Кино превращается в индустрию потому, что культурный аппарат капитализма (панорамы, фото, туризм, пассажи) формирует особого субъекта визуального потребления. Кино — уникальная индустрия, которая производит прежде всего своего собственного потребителя, идеального потребителя вообще — выключенного из публичной сферы зрителя-пассажира, фотографа-туриста.

Туристическое сознание пребывает в движущихся картинках как рыба в воде. Оно «предсуществует», по мысли Фридберга, трем базовым технологиям капиталистической повседневности — фотографии, железной дороге и кино. Но определяется и конкретизируется в их соотношениях друг с другом. «То же влечение, которое тянет фланера в пассажи, ведет покупателя в универсальный магазин, туриста к достопримечательностям, зрителей в панорамы, диорамы и кино»[13].
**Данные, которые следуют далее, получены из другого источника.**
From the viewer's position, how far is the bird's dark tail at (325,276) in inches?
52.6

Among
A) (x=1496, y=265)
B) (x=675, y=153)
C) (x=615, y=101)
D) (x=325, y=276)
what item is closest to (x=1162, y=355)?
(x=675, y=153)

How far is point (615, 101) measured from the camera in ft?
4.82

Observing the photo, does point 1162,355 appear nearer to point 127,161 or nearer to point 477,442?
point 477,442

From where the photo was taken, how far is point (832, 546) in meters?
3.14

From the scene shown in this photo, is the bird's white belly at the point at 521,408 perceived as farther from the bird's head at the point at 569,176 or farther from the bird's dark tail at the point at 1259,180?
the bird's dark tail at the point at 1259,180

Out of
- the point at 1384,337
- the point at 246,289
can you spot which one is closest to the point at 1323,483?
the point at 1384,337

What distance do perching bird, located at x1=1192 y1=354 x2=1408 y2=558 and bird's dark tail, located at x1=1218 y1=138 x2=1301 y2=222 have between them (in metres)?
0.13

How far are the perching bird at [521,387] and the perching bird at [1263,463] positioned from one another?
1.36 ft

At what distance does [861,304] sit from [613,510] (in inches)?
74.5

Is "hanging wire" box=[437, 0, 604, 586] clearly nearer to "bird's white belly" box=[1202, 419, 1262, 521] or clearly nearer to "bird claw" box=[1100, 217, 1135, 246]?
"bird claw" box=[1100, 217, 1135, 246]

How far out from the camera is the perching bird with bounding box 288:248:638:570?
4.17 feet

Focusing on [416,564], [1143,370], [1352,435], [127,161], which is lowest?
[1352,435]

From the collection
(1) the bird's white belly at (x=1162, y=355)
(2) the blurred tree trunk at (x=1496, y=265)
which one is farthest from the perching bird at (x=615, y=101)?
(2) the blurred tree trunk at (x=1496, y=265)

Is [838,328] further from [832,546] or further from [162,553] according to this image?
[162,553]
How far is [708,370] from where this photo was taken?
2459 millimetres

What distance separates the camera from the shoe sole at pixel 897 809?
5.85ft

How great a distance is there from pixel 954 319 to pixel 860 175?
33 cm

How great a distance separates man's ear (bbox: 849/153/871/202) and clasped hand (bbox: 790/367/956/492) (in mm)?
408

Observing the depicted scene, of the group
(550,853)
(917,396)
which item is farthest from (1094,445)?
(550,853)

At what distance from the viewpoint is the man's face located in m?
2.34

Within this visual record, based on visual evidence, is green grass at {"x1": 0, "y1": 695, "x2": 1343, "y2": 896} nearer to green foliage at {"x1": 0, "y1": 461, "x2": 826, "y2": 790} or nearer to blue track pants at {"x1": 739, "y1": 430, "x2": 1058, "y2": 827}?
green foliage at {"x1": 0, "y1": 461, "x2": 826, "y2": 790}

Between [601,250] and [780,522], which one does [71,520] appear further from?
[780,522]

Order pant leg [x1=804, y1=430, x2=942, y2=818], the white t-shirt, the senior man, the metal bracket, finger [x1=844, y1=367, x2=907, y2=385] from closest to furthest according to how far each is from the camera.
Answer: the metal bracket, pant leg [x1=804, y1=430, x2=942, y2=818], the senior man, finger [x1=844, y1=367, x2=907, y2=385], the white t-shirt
Железная дорога выступает важнейшей частью культурной машинерии по производству нового времени. Капитализм — эпоха рационализации, объектом которой выступает прежде всего само время. Первые механические часы на кампанеллах эпохи Возрождения, ньютоновская механика XVII века, кантовская философия XVIII века с ее априорным временем как арифметическим рядом — все это этапы рационализации времени, ставшей фактом повседневности лишь в XIX веке, когда новое время стало массовым опытом.

Вальтер Беньямин называет это время «пустым» — однообразным, гомогенным, делимым на дискретные единицы. Опыт такого времени — это «шок модерна». Впечатления не становятся частью жизненного мира или исторического опыта человека, но инкапсулируются в сфере данного момента его жизни (как вид за окном проносящегося поезда).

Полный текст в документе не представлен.